Arsuzi expounded his ideas on language and nationalism in his 1943 treatise The Arabic Genius in its Tongue  (عبقرية العربية في لسانها).  According to Arsuzi, languages were mystical repositories of the “spirit” of a people.  He says:

Our language, which is the most articulate manifestation of the genius of our ummah, is the reservoir of our cultural heritage.

A people could only preserve and promote its unique identity through a recognition of this fact.  Some his theories about the development of Arabic are unusual, but still thought-provoking.  He maintained that the development of Arabic derived from visual “sound images” from nature; that the development of Arabic was linked to the special psyche of the people; and that the language is able to manifest a higher deity through intuition.

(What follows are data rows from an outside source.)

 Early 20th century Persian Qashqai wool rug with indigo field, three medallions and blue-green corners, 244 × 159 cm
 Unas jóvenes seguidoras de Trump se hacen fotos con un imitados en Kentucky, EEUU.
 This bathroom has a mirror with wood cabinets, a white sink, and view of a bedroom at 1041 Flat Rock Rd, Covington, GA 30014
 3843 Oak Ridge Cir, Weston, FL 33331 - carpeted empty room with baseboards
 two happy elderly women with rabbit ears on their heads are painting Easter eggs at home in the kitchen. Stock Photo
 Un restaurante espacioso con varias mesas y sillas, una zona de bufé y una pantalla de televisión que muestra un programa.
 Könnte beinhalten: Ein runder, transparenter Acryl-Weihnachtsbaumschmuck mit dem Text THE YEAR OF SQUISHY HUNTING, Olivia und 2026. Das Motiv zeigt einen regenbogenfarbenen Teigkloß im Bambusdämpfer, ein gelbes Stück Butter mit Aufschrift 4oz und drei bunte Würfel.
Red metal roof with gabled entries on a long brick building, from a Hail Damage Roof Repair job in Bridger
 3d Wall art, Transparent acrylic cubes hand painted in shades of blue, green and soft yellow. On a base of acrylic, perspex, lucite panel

For him, a language was not just a medium of communication:  it was a nation’s way of connecting mystically with a higher deity.  Culture, in his view, was the primary “component” of a human being.  Without culture, a man is nothing.  The Arabic language was that mystic force which pervaded and bound together the speakers of Arabic, and had enabled it to achieve great things in the past.

Arsuzi’s ideas are not those that are held by most linguists today, but he at least makes a case for the preservation and promotion of native languages.  It is a lesson that too many countries today have forgotten, in their haste to embrace the mass-media English world culture.

I hope Pakistan will press forward on its plans to replace English with Urdu.  I hope this example is followed by many other nations.  Only by adopting an uncompromising, dedicated language policy will a nation and culture be able to resist the inroads of English.

For once a people loses their language, they lose everything.